● What is asked
Rewrite the listing below, replacing every occurrence of "green grass" with "green turf" and leaving all other text unchanged.

[Stored data]
++++

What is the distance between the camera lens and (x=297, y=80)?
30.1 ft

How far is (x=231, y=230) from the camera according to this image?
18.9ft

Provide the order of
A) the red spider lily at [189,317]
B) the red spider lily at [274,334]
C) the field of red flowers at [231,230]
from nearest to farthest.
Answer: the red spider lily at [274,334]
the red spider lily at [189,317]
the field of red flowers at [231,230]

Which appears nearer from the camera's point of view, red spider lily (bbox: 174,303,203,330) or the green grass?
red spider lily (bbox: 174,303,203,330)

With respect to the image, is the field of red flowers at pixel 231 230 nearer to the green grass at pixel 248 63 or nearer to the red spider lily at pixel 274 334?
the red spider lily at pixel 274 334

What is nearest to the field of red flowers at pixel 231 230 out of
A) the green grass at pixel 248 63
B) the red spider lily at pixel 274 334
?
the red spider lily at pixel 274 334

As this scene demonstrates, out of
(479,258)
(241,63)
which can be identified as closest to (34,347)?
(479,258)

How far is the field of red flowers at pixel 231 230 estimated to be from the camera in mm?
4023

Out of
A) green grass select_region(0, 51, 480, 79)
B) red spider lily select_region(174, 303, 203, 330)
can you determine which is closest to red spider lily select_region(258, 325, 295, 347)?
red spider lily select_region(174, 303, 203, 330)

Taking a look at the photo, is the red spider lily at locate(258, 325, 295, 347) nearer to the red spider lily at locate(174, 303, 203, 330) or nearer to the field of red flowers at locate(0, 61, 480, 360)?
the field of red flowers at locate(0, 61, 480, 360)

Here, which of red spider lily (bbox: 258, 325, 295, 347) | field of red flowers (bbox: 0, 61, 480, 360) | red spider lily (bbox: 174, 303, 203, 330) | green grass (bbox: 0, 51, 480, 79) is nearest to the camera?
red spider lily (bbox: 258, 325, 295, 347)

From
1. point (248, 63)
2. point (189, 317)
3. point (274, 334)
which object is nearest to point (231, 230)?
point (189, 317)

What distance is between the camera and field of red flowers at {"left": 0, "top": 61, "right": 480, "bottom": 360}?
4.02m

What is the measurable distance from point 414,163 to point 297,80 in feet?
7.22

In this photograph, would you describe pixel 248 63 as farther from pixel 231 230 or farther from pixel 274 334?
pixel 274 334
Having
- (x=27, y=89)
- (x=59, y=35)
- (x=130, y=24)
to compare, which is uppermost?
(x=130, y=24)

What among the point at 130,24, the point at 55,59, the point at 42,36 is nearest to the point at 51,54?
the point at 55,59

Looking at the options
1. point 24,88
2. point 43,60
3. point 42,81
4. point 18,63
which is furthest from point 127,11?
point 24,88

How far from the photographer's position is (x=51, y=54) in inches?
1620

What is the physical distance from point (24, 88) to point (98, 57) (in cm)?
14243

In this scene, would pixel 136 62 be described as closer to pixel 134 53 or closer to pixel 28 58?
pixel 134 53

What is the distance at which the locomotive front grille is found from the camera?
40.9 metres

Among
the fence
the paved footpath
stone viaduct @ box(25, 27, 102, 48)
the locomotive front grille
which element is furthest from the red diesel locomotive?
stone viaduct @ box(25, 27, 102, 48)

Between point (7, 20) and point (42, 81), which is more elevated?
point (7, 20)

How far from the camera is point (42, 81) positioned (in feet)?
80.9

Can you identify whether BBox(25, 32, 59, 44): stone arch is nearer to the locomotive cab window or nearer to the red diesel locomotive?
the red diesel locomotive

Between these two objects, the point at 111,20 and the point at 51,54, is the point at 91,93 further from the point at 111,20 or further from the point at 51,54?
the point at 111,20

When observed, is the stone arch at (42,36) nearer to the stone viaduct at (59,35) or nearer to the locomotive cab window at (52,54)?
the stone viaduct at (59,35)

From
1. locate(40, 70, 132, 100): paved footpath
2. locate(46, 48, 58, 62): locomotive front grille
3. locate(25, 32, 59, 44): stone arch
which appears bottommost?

++++

● Full answer
What is the distance between the camera lens and (x=297, y=80)?
30.1 ft

How far is (x=231, y=230) from the camera according to this image?
18.9ft

Provide the order of
A) the red spider lily at [189,317]
B) the red spider lily at [274,334]
C) the field of red flowers at [231,230]
from nearest to farthest.
Answer: the red spider lily at [274,334]
the red spider lily at [189,317]
the field of red flowers at [231,230]

Which appears nearer from the camera's point of view, red spider lily (bbox: 174,303,203,330) or the green turf?
red spider lily (bbox: 174,303,203,330)

With respect to the image, is the field of red flowers at pixel 231 230 nearer to the green turf at pixel 248 63 or nearer to the red spider lily at pixel 274 334?
the red spider lily at pixel 274 334

What is nearest to the field of red flowers at pixel 231 230 out of
A) the green turf at pixel 248 63
B) the red spider lily at pixel 274 334
?
the red spider lily at pixel 274 334

As this scene demonstrates, out of
(479,258)
(241,63)
which can be identified as closest to (34,347)?
(479,258)

How far is the field of red flowers at pixel 231 230 estimated to be from the camera in mm?
4023

Out of
A) green turf select_region(0, 51, 480, 79)
B) red spider lily select_region(174, 303, 203, 330)
can you determine which is closest to red spider lily select_region(258, 325, 295, 347)?
red spider lily select_region(174, 303, 203, 330)

Taking a look at the photo, is the red spider lily at locate(258, 325, 295, 347) nearer to the red spider lily at locate(174, 303, 203, 330) or nearer to the field of red flowers at locate(0, 61, 480, 360)?
the field of red flowers at locate(0, 61, 480, 360)

Here, which of red spider lily (bbox: 258, 325, 295, 347) | field of red flowers (bbox: 0, 61, 480, 360) | red spider lily (bbox: 174, 303, 203, 330) | green turf (bbox: 0, 51, 480, 79) is nearest to the camera?
red spider lily (bbox: 258, 325, 295, 347)

From
1. point (248, 63)
2. point (189, 317)
3. point (274, 334)
which object is nearest to point (231, 230)?
point (189, 317)

What distance is between the camera and field of red flowers at {"left": 0, "top": 61, "right": 480, "bottom": 360}?
4.02m

What is the measurable distance from point 414,163 to point 297,80 in feet?
7.22

In this photograph, would you describe pixel 248 63 as farther from pixel 231 230 or farther from pixel 274 334?
pixel 274 334
Having
- (x=27, y=89)
- (x=59, y=35)
- (x=130, y=24)
to compare, which is uppermost?
(x=130, y=24)

What among the point at 130,24, the point at 55,59, the point at 42,36 is nearest to the point at 51,54?
the point at 55,59

Looking at the options
1. point 24,88
2. point 43,60
3. point 42,81
4. point 18,63
which is furthest from point 127,11?
point 24,88

How far from the photographer's position is (x=51, y=54) in inches?
1620

What is the physical distance from point (24, 88) to point (98, 57) (in cm)?
14243

In this scene, would pixel 136 62 be described as closer to pixel 134 53 or closer to pixel 28 58?
pixel 134 53

What is the distance at which the locomotive front grille is found from the camera?
40.9 metres

Among
the fence
the paved footpath
stone viaduct @ box(25, 27, 102, 48)
the locomotive front grille
which element is furthest from the red diesel locomotive?
stone viaduct @ box(25, 27, 102, 48)

Between point (7, 20) and point (42, 81), which is more elevated?
point (7, 20)

How far from the camera is point (42, 81) positioned (in feet)?
80.9

Can you identify whether BBox(25, 32, 59, 44): stone arch is nearer to the locomotive cab window or nearer to the red diesel locomotive?
the red diesel locomotive

Between these two objects, the point at 111,20 and the point at 51,54, is the point at 91,93 further from the point at 111,20 or further from the point at 51,54?
the point at 111,20

When observed, is the stone arch at (42,36) nearer to the stone viaduct at (59,35) or nearer to the locomotive cab window at (52,54)?
the stone viaduct at (59,35)

From
1. locate(40, 70, 132, 100): paved footpath
2. locate(46, 48, 58, 62): locomotive front grille
3. locate(25, 32, 59, 44): stone arch
which appears bottommost?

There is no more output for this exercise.